If you want to get more specific on the legal side then copyright infringement does not require that you _knew_ you were infringing on the copyright, it's still infringement either way and you can be made to pay damages. It's entirely on you to verify the license.
I'm not a copyright expert and if you told me that Harry Potter was common domain then I'd probably be a bit surprised but wouldn't think it's crazy. The first book came out 30 years ago after all. On further research the copyright laws are way more aggressive than that (a bit too much if you ask me) but 30 years doesn't seem quick. Patents expire after 20 years.
I find this fascinating, as I keep observing that there are pretty widespread differences between what people believe copyright does and what the law actually says.
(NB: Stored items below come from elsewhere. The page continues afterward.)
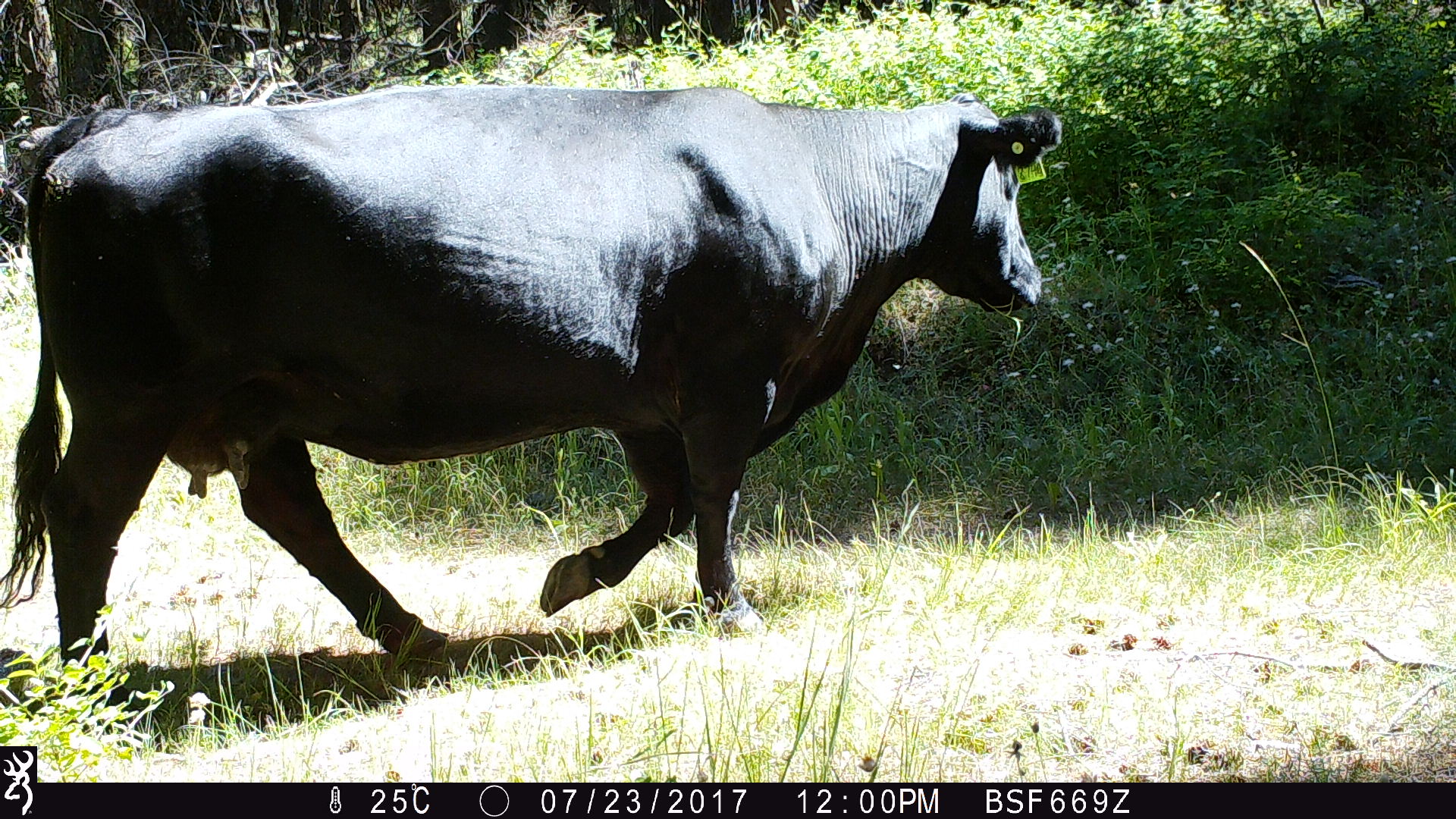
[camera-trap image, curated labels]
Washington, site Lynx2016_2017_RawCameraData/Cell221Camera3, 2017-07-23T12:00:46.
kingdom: Animalia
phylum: Chordata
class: Mammalia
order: Artiodactyla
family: Bovidae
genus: Bos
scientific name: Bos taurus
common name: domestic cattle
Domestic cattle (Bos taurus). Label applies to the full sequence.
The Berne Convention (author's life + 50 years) is the baseline for the copyright laws in most countries. Many countries have a longer copyright period than Berne.
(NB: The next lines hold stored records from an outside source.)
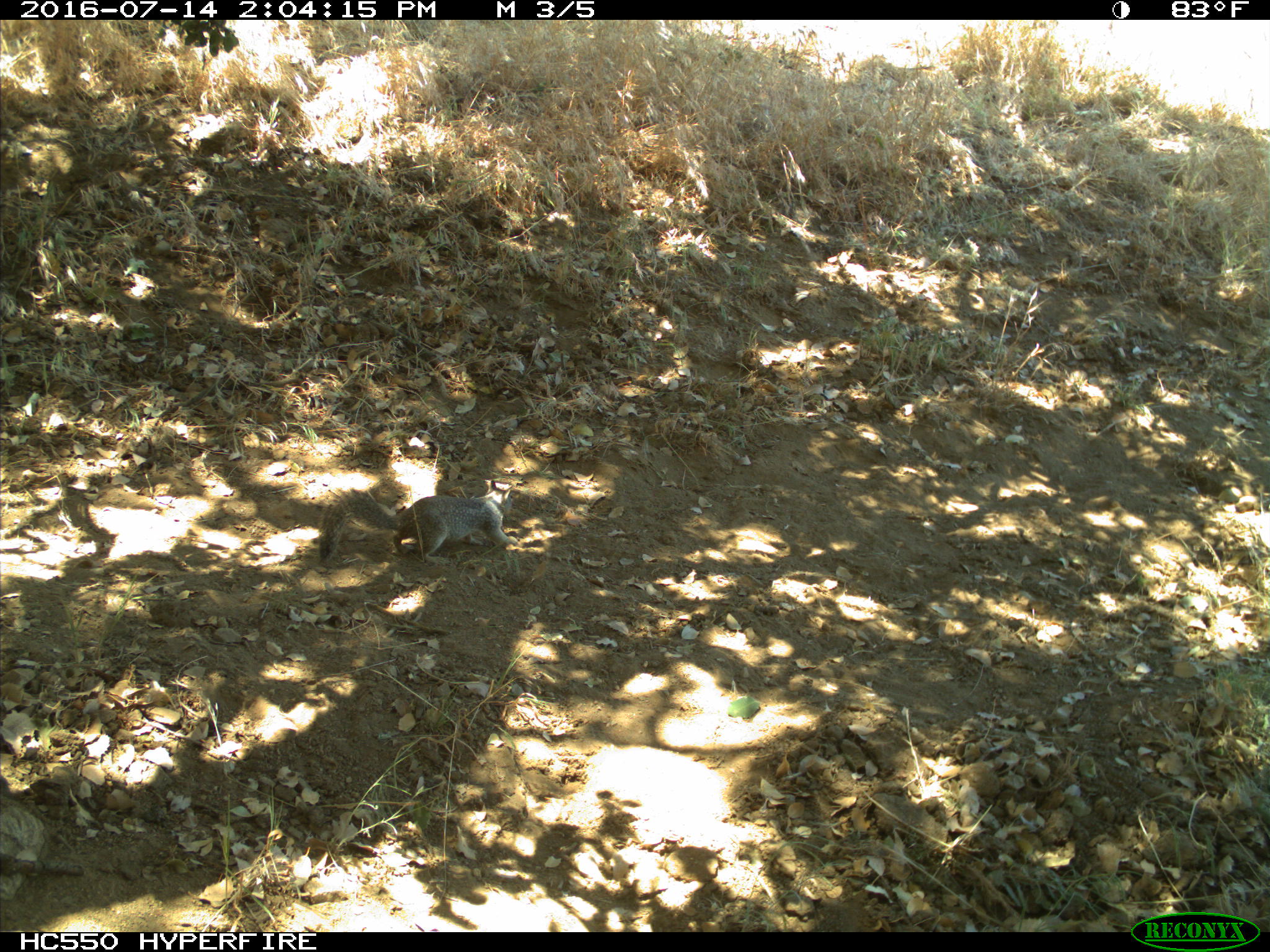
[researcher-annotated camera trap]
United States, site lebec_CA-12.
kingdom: Animalia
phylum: Chordata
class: Mammalia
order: Rodentia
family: Sciuridae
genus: Otospermophilus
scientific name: Otospermophilus beecheyi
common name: california ground squirrel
Otospermophilus beecheyi (california ground squirrel).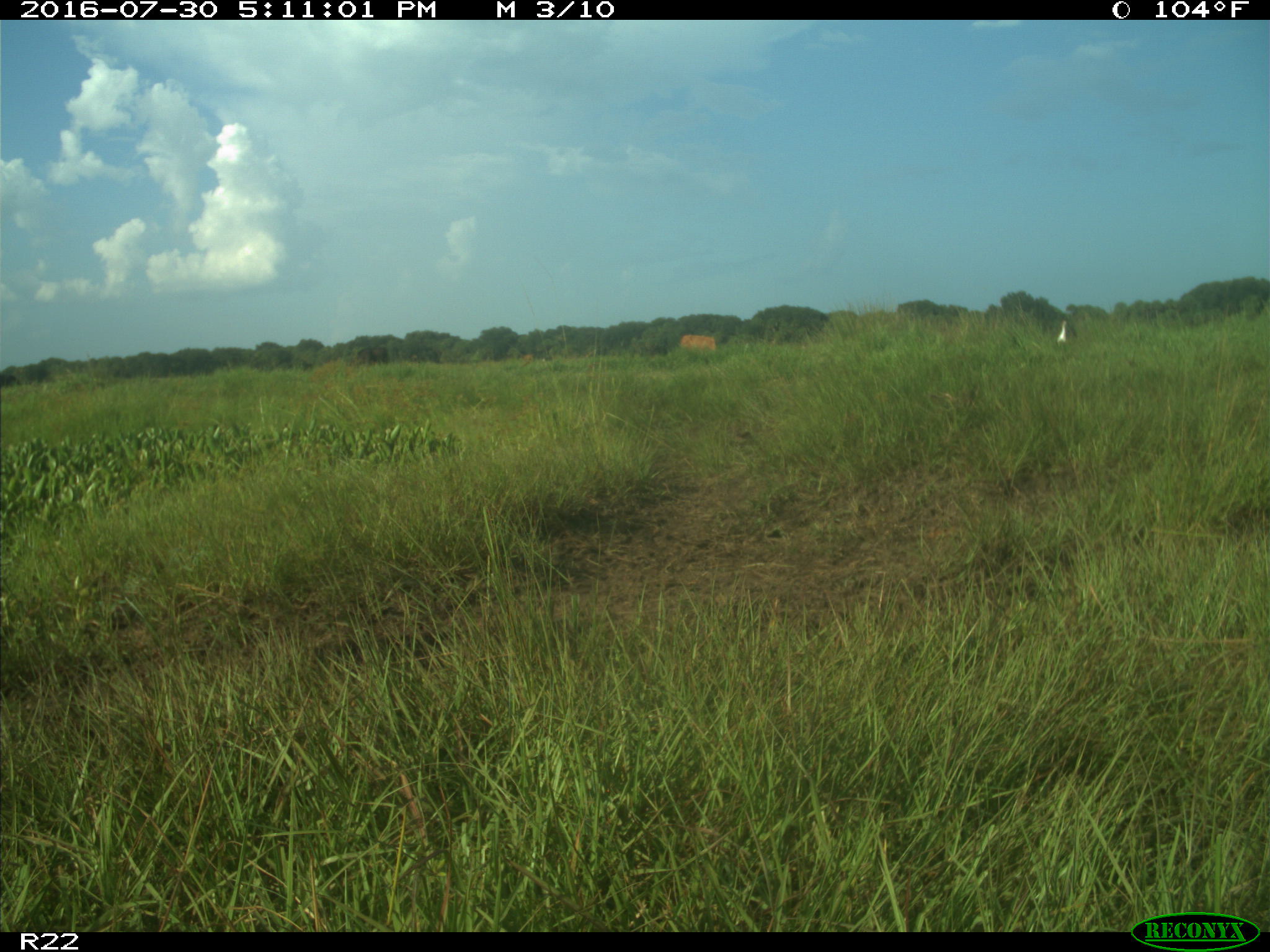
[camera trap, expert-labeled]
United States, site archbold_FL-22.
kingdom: Animalia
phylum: Chordata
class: Mammalia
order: Artiodactyla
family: Bovidae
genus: Bos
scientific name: Bos taurus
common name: domestic cow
Bos taurus (domestic cow).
I think even people who don't care about how broken the copyright system is understand intuitively that huge commercial properties that are contemporaneous with themselves are protected. They don't need to know any details to know that these properties belong to massive companies and aren't free for the taking.
How many people think they can rip off Disney characters even if they don't know how much Disney lobbied to extend their ownership? People can observe that no one but Disney gets to use them and understand, even if not consciously, that those are Disney's to use.
^ Probably poorly written without time to proof cause time constraint.
It is a media franchise for children, and there are many elements, and trademarks in addition to copyrights. I think most fans understand the bright line that stops them copying an entire book or film work, unless their dad has a Roku at home.
But there are over 34,000 images uploaded to the Fandom.com site alone. There are character bios and generous quotes from films and books. Countless fans are using elements in memes and avatars and social media posts.
Fan-fiction abounds, where the characters and scenarios are endlessly remixed and mashed up with other fandoms.
Quidditch... simulated... is a collegiate sport, but they had to rename it.
Even on the official Wizarding World site, you can make custom downloadable stuff. Not long ago, freely download wallpapers. Get free clips and trailers on any video site.
News outlets had a difficult time explaining the "Public Domain" status of Mickey Mouse and Betty Boop with the new years. Because Mickey Mouse and Betty Boop, the characters, aren't the things which are copyrighted, and the characters' status didn't change with the new year.
I would bet that the typefaces in the official books have their own copyrights, and the book binding processes are patented.
The article author and the uploader should _BOTH_ be sentient enough to engage brain and not just ignore it because they feel "it's an abstract concept I'd not get in trouble for when not working in the US or EU".
Copyright infringement is a strict liability tort in the US. Willful infringement can result in harsher penalties, but being mistaken about the copyright status is not a valid defense.
I don't know if you're trying to say that, in the realm of tort law, it is only strict liability, or if you are saying that copyright infringement is only a tort. If it's the latter, it's completely untrue, as there are criminal copyright infringement statutes.
If you just rerun and don't go to find out what exactly caused CI to fail, you end up at the author's conclusion:
> (but it could also just have been flaky again).